Thomas then went even further, writing that the court, after overruling those particular decisions, should eliminate “substantive due process” altogether.

“In future cases, we should ‘follow the text of the Constitution, which sets forth certain substantive rights that cannot be taken away, and adds, beyond that, a right to due process when life, liberty, or property is to be taken away,’” he wrote. “Substantive due process conflicts with that textual command and has harmed our country in many ways."

"Accordingly," he added, "we should eliminate it from our jurisprudence at the earliest opportunity.”

Thomas, who joined the court in 1991 as only the second Black justice in Supreme Court history, dissented in both the Lawrence and Obergefell decisions.

In Friday's opinion, Thomas made no mention of Loving v. Virginia, the landmark 1967 ruling by the Supreme Court that struck down laws prohibiting interracial marriage. That decision relied in part on the substantive due process doctrine — and was cited in several subsequent decisions that did as well, including Obergefell in 2015.

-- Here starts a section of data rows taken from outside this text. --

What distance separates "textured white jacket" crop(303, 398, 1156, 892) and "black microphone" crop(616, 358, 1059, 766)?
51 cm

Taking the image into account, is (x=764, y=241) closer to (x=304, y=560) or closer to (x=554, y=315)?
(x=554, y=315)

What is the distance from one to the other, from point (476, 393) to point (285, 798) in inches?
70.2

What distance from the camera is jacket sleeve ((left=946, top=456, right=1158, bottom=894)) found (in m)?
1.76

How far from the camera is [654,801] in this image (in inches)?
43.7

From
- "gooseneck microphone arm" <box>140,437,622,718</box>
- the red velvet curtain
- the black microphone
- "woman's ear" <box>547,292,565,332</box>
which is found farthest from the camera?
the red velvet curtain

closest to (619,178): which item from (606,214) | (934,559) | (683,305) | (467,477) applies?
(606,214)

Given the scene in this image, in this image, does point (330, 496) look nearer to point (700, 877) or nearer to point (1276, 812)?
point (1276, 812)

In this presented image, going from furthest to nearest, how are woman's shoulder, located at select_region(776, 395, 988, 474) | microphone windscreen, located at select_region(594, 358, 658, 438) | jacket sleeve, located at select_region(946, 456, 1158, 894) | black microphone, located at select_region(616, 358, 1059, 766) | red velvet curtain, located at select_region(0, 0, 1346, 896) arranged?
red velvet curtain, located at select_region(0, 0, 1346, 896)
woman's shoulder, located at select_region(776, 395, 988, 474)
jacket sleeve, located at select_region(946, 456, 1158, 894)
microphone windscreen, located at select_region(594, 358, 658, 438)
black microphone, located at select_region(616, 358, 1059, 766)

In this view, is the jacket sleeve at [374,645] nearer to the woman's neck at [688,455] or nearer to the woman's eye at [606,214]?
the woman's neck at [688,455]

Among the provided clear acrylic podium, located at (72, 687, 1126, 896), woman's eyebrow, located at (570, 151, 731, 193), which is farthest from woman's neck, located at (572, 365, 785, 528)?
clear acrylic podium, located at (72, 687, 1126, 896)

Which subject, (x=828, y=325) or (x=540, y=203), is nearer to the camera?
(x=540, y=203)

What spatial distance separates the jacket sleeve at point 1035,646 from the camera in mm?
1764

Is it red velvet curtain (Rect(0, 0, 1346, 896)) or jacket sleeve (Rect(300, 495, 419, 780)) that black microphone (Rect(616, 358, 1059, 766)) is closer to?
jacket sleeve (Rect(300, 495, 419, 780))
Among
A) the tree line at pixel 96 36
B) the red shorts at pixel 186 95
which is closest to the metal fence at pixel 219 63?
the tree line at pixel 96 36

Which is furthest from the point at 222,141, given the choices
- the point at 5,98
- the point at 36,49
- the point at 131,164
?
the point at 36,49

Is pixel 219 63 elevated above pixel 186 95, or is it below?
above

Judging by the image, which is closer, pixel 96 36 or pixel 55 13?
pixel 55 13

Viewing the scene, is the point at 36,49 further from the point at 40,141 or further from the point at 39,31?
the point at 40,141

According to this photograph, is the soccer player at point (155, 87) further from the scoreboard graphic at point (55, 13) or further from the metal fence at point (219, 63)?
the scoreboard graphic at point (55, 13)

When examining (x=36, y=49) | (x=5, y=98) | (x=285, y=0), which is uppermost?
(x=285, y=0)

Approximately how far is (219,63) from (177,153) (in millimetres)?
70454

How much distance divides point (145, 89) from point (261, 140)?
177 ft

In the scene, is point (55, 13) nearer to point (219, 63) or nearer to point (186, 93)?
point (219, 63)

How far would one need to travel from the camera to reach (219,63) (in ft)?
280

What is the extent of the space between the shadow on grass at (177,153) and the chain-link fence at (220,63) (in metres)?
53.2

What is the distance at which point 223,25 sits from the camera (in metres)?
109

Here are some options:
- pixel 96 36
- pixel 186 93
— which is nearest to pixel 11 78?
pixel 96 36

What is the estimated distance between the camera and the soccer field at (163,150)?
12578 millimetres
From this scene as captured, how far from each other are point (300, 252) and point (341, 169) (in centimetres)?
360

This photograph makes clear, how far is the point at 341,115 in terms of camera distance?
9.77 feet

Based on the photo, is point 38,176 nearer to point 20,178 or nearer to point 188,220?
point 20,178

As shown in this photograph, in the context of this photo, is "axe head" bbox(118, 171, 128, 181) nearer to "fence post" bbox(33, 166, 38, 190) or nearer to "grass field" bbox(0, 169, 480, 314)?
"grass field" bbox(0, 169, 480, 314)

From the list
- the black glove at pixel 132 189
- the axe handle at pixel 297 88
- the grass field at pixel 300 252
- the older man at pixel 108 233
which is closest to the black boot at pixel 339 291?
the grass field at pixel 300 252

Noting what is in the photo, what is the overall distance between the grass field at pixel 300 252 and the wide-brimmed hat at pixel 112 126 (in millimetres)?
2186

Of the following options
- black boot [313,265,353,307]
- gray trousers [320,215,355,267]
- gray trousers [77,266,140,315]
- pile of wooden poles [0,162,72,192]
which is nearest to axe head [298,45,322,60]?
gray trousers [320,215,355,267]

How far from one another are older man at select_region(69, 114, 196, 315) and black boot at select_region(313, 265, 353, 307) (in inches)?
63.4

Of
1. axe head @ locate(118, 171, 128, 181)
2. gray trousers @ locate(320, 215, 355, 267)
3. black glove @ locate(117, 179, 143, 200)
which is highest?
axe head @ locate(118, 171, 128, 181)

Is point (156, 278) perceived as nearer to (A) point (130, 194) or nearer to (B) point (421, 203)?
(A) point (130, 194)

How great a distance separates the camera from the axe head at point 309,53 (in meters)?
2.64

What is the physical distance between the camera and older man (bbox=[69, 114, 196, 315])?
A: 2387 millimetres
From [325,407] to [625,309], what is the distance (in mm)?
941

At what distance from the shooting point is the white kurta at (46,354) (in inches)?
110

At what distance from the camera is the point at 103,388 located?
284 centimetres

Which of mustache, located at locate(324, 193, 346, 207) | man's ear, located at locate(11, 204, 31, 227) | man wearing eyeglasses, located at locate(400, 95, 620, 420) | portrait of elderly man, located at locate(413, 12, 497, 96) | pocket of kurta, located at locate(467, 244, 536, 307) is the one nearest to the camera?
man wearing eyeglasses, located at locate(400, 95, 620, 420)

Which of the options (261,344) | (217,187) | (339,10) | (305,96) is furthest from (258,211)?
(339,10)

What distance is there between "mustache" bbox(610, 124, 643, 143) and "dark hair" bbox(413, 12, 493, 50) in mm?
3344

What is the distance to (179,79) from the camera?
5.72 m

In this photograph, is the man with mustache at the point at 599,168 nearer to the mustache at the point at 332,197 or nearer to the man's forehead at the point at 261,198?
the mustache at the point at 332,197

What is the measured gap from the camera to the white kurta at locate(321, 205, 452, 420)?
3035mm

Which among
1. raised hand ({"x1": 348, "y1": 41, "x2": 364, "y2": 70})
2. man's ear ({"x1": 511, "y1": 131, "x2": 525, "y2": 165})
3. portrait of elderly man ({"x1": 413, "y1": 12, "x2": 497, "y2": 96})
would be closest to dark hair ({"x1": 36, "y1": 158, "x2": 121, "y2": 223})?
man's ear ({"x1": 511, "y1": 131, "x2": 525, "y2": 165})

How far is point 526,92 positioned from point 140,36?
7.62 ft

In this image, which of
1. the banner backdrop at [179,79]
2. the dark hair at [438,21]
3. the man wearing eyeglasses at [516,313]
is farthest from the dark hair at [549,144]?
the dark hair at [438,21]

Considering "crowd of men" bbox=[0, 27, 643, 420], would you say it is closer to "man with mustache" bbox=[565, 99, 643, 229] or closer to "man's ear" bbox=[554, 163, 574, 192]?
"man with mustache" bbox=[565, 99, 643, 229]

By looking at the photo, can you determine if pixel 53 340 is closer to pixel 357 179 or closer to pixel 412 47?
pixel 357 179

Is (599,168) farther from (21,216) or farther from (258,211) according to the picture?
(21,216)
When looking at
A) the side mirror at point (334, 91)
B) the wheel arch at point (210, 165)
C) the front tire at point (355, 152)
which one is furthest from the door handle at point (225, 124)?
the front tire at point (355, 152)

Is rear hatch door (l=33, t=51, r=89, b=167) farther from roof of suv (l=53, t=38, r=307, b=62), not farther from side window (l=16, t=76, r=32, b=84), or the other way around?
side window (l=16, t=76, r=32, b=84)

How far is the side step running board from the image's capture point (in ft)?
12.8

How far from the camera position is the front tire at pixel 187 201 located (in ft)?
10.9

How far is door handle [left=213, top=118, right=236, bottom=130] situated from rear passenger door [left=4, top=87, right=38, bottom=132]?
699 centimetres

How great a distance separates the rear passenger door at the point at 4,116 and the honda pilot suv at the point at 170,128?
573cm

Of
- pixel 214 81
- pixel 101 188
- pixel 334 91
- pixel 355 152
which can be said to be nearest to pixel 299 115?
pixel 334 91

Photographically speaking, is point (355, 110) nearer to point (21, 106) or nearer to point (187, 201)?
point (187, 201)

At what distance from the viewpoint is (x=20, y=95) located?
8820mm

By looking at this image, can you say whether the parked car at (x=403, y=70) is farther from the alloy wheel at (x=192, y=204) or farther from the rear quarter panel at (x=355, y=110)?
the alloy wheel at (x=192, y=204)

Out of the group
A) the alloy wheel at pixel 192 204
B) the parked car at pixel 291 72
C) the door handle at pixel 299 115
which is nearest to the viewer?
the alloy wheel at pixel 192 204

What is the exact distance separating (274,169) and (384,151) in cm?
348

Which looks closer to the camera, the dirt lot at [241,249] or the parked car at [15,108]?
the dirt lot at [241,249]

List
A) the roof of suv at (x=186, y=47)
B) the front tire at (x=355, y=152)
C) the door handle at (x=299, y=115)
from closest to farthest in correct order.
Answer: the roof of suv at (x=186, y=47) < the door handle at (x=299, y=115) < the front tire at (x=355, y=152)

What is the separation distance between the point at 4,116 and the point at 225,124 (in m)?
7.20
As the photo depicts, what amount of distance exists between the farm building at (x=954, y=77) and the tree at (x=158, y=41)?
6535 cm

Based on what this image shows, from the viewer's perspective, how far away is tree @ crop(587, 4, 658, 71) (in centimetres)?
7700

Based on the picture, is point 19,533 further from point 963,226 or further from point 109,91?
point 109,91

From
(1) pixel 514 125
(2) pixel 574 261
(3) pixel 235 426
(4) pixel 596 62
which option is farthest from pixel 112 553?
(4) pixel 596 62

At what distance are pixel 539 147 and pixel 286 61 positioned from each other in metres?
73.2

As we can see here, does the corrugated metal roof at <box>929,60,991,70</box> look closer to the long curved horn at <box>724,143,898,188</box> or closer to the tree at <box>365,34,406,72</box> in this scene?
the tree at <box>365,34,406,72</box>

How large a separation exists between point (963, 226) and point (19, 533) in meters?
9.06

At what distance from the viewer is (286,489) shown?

But Thomas, whose wife is white — meaning their interracial marriage could have been deemed in illegal in certain states had the court not ruled the way it did in Loving — did not mention the 1967 decision as one that should be revisited. In their own opinions, Justices Samuel Alito and Brett Kavanaugh both referred to Loving, writing that it should not be revisited despite its reliance on substantive due process.

President Joe Biden, speaking to the nation following the ruling Friday afternoon, specifically addressed Thomas’ analysis, saying it paves an “extreme and dangerous path” that the “court is now taking us on.”

“I’ve warned about how this decision risks a broader right to privacy for everyone," Biden said. "That’s because Roe recognized the fundamental right to privacy and has served as a basis for so many more rights that... we’ve come to take for granted, that are ingrained in the fabric of this country: the right to make the best decisions for your health, the right to use birth control, a married couple in the privacy of their bedroom for God’s sake, the right to marry the person you love."

“Justice Thomas said as much today. He explicitly called to reconsider the right of marriage equality, the right of couples to make their choices on contraception," Biden added.

Thomas' opinion also attracted the ire of prominent civil rights groups, as well as Jim Obergefell, the plaintiff in the 2015 decision that Thomas wants the court to overturn.

"The millions of loving couples who have the right to marriage equality to form their own families do not need Clarence Thomas imposing his individual twisted morality upon them," Obergefell told NBC News in a statement. "If you want to see an error in judgment, Clarence Thomas, look in the mirror."

Sarah Kate Ellis, head of the LGBTQ advocacy group GLAAD, called Thomas’ opinion "a blaring red alert for the LGBTQ community and for all Americans."

"We will never go back to the dark days of being shut out of hospital rooms, left off of death certificates, refused spousal benefits, or any of the other humiliations that took place in the years before Obergefell," Ellis said in a statement. "And we definitely will not go back to the pre-Lawrence days of being criminalized just because we are LGBTQ."

"But that’s exactly what Thomas is threatening to do to the country," Ellis added.